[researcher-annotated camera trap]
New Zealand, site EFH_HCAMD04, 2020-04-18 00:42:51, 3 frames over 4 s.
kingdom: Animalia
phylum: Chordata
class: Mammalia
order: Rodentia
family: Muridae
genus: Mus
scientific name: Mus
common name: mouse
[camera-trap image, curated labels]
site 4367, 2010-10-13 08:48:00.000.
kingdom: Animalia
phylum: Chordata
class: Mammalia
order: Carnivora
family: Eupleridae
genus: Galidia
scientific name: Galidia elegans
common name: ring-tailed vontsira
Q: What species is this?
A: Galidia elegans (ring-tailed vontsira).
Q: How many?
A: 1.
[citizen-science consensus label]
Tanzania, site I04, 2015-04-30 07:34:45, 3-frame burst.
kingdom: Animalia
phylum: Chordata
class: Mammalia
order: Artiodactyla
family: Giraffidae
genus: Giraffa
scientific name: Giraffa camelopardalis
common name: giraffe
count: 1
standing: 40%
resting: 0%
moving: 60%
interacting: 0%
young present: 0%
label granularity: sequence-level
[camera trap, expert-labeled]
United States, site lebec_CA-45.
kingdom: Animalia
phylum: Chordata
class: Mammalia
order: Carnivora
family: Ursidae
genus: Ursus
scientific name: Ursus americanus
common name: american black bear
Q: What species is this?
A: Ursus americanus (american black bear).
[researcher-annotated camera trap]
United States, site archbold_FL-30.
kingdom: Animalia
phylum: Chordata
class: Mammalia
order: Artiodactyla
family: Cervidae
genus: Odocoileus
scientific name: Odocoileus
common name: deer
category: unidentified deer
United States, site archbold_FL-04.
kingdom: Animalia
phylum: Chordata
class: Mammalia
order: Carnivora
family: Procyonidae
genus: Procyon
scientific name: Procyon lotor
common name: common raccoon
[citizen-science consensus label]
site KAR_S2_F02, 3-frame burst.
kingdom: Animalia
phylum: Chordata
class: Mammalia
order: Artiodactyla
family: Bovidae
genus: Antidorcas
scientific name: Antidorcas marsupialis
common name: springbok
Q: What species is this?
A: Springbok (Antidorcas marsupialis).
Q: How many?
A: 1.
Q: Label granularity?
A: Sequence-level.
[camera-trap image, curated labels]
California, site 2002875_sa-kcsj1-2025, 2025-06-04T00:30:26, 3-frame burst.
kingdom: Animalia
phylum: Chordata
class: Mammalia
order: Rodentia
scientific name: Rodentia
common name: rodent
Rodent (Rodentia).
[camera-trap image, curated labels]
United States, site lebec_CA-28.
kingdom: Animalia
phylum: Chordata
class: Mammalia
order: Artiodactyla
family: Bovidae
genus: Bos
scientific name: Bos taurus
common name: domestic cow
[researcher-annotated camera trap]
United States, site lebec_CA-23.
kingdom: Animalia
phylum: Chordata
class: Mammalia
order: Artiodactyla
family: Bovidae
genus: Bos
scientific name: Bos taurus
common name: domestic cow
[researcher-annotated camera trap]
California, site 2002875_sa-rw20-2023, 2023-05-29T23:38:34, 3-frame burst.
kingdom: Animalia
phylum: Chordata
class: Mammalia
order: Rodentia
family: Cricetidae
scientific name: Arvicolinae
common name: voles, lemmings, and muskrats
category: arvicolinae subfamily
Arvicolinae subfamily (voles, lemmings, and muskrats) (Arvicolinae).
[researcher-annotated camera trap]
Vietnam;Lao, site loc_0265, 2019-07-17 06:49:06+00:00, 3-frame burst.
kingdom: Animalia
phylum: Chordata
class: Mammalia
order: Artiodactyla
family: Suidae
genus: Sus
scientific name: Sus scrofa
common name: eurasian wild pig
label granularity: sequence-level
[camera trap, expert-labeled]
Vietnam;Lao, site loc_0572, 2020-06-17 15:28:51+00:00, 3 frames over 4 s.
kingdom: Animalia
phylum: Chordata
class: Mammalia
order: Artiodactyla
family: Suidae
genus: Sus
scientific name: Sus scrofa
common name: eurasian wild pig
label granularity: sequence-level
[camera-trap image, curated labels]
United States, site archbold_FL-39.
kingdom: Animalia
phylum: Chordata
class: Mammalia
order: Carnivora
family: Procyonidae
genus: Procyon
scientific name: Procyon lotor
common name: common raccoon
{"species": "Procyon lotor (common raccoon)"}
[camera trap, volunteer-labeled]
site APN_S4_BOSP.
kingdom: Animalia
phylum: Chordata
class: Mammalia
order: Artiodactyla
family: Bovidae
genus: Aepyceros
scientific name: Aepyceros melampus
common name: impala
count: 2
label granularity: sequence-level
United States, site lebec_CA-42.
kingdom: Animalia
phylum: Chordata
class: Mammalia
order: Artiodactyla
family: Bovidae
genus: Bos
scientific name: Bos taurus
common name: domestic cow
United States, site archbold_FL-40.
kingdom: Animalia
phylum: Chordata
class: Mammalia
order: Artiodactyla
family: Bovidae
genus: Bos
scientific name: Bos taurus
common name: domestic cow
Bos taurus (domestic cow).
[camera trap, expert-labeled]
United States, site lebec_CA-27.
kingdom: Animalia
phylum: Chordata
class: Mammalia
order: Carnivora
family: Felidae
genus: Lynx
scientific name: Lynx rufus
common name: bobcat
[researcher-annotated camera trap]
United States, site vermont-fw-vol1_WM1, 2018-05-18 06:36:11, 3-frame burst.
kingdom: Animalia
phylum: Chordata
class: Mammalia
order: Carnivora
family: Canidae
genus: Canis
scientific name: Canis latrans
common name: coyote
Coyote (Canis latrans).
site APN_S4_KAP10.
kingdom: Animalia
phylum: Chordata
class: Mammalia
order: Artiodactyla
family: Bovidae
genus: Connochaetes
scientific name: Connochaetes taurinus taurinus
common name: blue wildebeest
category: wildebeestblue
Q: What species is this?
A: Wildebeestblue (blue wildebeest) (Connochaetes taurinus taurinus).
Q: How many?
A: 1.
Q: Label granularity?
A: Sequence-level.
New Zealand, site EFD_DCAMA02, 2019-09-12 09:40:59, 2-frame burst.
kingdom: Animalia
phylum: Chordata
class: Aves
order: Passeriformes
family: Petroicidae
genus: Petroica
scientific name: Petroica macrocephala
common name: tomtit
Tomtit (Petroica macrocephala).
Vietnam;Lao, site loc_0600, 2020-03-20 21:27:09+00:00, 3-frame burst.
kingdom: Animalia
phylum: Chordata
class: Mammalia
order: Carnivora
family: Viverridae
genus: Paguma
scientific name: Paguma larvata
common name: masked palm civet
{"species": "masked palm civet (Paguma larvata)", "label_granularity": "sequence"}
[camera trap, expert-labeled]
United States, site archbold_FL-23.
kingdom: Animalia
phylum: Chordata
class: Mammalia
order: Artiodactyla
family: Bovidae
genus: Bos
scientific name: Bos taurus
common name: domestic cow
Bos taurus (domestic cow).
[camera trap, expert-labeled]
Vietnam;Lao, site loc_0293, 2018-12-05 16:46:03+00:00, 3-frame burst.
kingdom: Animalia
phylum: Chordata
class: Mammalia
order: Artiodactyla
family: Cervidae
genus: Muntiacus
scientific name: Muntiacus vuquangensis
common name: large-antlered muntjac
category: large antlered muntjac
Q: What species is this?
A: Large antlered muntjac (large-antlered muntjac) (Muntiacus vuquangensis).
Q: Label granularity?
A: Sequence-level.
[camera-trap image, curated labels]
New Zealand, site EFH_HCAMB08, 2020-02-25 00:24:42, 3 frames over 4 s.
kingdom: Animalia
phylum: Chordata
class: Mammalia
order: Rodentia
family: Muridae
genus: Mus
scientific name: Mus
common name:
..........
### WHAT IS REQUIRED
One inclusive range is required: first line of the data through the line containing "family: Eupleridae". Set it down exactly and output nothing else.

### FINISHED TASK
[researcher-annotated camera trap]
New Zealand, site EFH_HCAMD04, 2020-04-18 00:42:51, 3 frames over 4 s.
kingdom: Animalia
phylum: Chordata
class: Mammalia
order: Rodentia
family: Muridae
genus: Mus
scientific name: Mus
common name: mouse
[camera-trap image, curated labels]
site 4367, 2010-10-13 08:48:00.000.
kingdom: Animalia
phylum: Chordata
class: Mammalia
order: Carnivora
family: Eupleridae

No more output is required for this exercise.